Worboys victims get payout ruling
Two women who were seriously sexually assaulted by London cabbie John Worboys will learn today whether they are a step nearer in their bid for compensation from the Metropolitan Police.
One of the women, identified only as DSD, was the first of Worboys' victims to make a complaint to the Met in 2003 - although a woman went to the City of London police the previous year - while the other, NBV, contacted them after she was attacked in July 2007.
In the intervening four years, Worboys, who was jailed for life in 2009, attacked 74 other women, Phillippa Kaufmann QC told the High Court in London in November.
DSD and NBV both want declarations that the Met has acted incompatibly with their rights under Articles 3 and 8 of the Human Rights Act - which relate to inhuman treatment and right to privacy - and damages.
DSD alleges that she suffered a depressive disorder as a result of her treatment by officers during the 2003 investigation.
Ms Kaufmann said: "She suffered great anxiety and distress believing that those around her believed she had lied about the incident. She questioned her sanity.
"In 2008 she suffered an adjustment disorder triggered in large part by the sense of guilt which overwhelmed her when she realised how many other women John Worboys had gone on to attack."
NBV claims she suffered serious distress, anxiety, guilt and an exacerbation of post traumatic disorder and depression as a result of her treatment by officers during 2007.
After the attack on NBV, Worboys was arrested but released and went on to attack a further 29 women before being re-arrested in February 2008 and prosecuted.
Ms Kaufmann told Mr Justice Green that there were five further complaints to the Met between the attacks on DSD and NBV and another three after the attack on NBV as well as an allegation of kerb crawling in 2006 which the police had linked to Worboys.
In total, it was believed that Worboys had committed about 105 offences over the period between 2002 and 2008.
The Independent Police Complaints Commission (IPCC) later looked at the the police investigation involving Worboys but only in relation to DSD and NBV, and its review left "an awful lot to be desired" in picking up the nature and extent of police failings, said counsel.

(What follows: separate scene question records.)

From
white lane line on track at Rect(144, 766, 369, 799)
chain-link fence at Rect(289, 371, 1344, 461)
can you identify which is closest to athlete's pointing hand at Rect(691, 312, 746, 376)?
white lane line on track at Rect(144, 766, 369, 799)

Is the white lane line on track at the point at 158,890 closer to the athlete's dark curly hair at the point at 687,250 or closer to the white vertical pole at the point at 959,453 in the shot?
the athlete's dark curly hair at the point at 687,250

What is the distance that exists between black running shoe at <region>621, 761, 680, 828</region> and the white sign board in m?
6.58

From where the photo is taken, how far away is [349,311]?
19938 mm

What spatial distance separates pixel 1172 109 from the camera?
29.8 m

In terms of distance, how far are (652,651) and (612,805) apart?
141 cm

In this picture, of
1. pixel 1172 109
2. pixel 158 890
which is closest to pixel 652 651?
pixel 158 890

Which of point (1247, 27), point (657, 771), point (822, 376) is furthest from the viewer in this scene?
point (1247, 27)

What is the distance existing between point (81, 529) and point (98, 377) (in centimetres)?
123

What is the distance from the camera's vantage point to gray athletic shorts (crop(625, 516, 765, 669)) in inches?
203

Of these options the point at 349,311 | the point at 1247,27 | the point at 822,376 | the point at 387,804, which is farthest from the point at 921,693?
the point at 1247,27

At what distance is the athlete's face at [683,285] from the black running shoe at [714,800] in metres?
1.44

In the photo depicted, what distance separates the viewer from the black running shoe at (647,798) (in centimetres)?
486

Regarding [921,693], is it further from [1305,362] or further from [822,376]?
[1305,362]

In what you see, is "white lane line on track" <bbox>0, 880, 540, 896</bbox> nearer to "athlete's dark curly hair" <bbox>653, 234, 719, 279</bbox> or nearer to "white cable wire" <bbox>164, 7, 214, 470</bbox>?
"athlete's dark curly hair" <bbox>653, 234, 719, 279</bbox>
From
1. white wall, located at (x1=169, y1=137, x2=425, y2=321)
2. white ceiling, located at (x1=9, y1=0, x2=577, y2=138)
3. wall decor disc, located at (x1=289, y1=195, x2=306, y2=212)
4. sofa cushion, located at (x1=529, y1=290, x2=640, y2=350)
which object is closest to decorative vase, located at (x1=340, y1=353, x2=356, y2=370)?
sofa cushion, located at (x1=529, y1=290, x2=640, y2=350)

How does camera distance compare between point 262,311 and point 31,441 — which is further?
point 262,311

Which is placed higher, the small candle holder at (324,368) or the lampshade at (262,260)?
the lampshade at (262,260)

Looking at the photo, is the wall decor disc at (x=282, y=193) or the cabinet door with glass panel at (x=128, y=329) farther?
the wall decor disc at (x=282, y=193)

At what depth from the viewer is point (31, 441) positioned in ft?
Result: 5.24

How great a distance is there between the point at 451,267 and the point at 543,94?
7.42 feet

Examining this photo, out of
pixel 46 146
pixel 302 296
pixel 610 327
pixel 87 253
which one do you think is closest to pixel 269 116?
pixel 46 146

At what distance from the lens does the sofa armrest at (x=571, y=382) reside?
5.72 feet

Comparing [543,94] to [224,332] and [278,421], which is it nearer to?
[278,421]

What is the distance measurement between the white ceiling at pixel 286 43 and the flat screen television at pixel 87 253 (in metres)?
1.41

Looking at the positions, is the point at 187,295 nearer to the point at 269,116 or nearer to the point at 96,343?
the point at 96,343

"From the outset in 2003 when DSD's case was investigated, it was characterised by grave failings with the result that a crucial opportunity to catch Worboys and stop him in his tracks was lost, before he went on to go and commit offences against 105 women who were at their most vulnerable, sitting in the back of his cab in the early hours, returning to their homes."
The five further complaints before 2007, with their similar accounts of assault by a black cab driver, were linked by a remarkably similar modus operandi, which was "peculiar and unique" in its method and an easy link to make if enquiries were properly made at the time, Ms Kaufmann said.
"Ultimately, we will show that in relation to investigations conducted into each complaint, they were flawed at the most fundamental level.
"The claimants and the rest of London's female population were ill-served".
Ms Kaufmann said that until it was understood why the women were failed so badly, it was impossible to begin to tackle and eradicate the causes of that failure.
"Until they are eradicated then the women of London are not going to have faith in the Metropolitan Police when they come with complaints that they have been subjected to sexual assaults."
Counsel said it was recognised that, since the Worboys case, the Met, which does not dispute there were many failings, had done a great deal to improve rape investigations in London.
Their lawyers said the contested hearing was not a "quasi public inquiry" but concerned narrow questions about the law in relation to investigative obligation under Article 3.
A decision in the case will be announced by a High Court judge in London.